December 2, 2023

for company founders This isn’t a myth for exiting shareholders — a move that can make a lot of financial sense for tax reasons.

In tech hubs like the Bay Area and New York City, the top rates are 14.4% (as of January 1, 2024) and 14.8%, respectively. In contrast, states such as Florida and Texas have no state income tax, meaning there are no capital gains taxes at the state level.

Let’s consider the numbers: On a $30 million exit, founders save about $1 million. Moving from California to Florida costs approximately $4.3 million and moving from New York City to Florida costs $4.4 million. It was a big motivator for us to be willing to take the risk and go to Miami.

However, many times things are not that simple. We all know that moving can be a difficult decision, especially for those with roots in the community. Leaving your favorite golf course, local ski hill, and your group of friends can have a serious impact on your quality of life. It can be heartbreaking to let your child leave the family, friends and school they know and love.

This is where some people may run into trouble.

What You Need to Know About Moving to Save Taxes

Paying less in taxes isn’t as simple as packing up, fleeing town, and relocating to a new address in a tax-friendly state.

As tempting as that may be, you can’t set foot in Silicon Valley while setting foot on the Gulf Coast and save on taxes at the same time.
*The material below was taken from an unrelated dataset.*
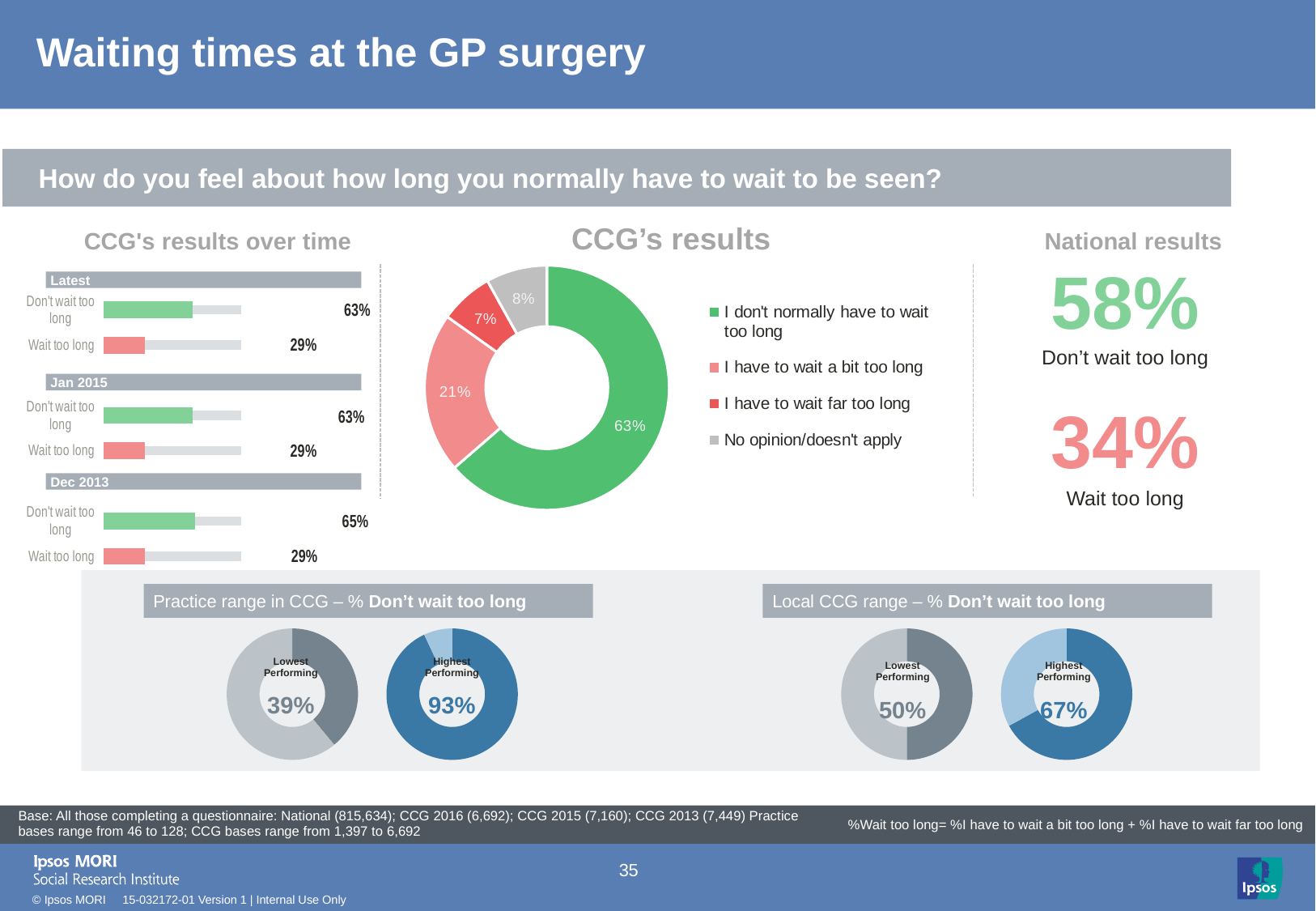
How many entries does the legend of the "CCG's results" donut chart list? 4 What type of chart is used for "CCG's results"? Donut (pie) chart In the "CCG's results over time" chart, did the "Don't wait too long" value rise or fall from Dec 2013 to the Latest period? Fall In the "CCG's results" donut chart, what percentage said "I have to wait far too long"? 7% In the "Practice range in CCG – % Don't wait too long" section, what is the Highest Performing value? 93% In the "CCG's results over time" chart, what is the "Wait too long" value for Jan 2015? 29% In the "CCG's results" donut chart, what percentage of respondents said "I don't normally have to wait too long"? 63% In the "CCG's results over time" chart, what is the "Don't wait too long" value for Dec 2013? 65% In the "CCG's results" donut chart, which response has the smallest share? I have to wait far too long In the "CCG's results over time" chart, what is the difference between "Don't wait too long" and "Wait too long" in the Latest period? 34 percentage points In the "Local CCG range – % Don't wait too long" section, what is the difference between the Highest Performing and Lowest Performing values? 17 percentage points In the "CCG's results" donut chart, what percentage said "I have to wait a bit too long"? 21%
When you move to Miami, the kids may not be able to stay in private schools in Manhattan.

As tempting as that may be, you can’t set foot in Silicon Valley while setting foot on the Gulf Coast and save on taxes at the same time.
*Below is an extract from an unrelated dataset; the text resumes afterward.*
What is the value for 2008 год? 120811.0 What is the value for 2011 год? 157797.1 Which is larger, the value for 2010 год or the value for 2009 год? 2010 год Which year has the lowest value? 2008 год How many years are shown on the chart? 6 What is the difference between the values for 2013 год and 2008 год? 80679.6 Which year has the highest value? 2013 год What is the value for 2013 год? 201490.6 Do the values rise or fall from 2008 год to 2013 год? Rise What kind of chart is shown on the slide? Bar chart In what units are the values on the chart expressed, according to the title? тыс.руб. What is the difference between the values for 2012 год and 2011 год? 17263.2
Living in both states won’t save you. When it comes to taxes, you must pay them in full at the new address, or you may owe taxes at the old address. Unfortunately, some people may not realize this until after they have invested a considerable amount of time, money, and emotional investment in it.

Each state has its own rules for determining your tax residency, and if you’re a high net worth individual or high earner, you won’t be able to fly under the radar. High-tax states like New York or California pay special attention to those in the highest tax brackets. If you stop paying taxes at the state level, the state government will likely take notice and challenge your new residency application.

In other words, your actions are likely to trigger an audit.

In particular, the California Franchise Tax Board is known to be wary of individuals attempting to terminate their California residency, so it becomes even more important to plan and document your move thoroughly.

Also, it’s important to consider the complexities of community property law, which can affect your tax exposure if you have a spouse living in California, even if you move to a lower-tax state. Proper legal and tax advice is critical to navigating these complexities and ensuring a smooth transition.

Many people mistakenly think it’s easy to split time between states and claim a more favorable tax jurisdiction. But when you can afford to travel and maintain multiple homes, that doesn’t mean you can choose where to live best for you when tax time comes. Spending just 183 days of the year outside of a high-tax state is unlikely to reduce your tax liability.

Even after leaving high-tax states like New York or California, it’s important to understand the potential tax liabilities associated with passive income sources in those states. For example, if you continue to receive passive income from a partnership, investment property, or other source in New York or California, you will need to file a nonresident tax return and pay taxes on that income in those states.

Also, having passive income sources in your previous state can increase the likelihood of a residency audit. Therefore, it’s important to carefully consider whether keeping those investments that generate state-specific income fits with your overall financial and tax planning goals.

ready to move

If you’re considering moving to a state with lower taxes, it’s crucial to plan ahead and be prepared. The more time you give yourself before the company exits, the better off you will be. We recommend that you leave high-tax states several years in advance to ensure a smooth transition. It’s also wise to assume that you may be subject to a state tax audit, so keeping meticulous records and being prepared is critical.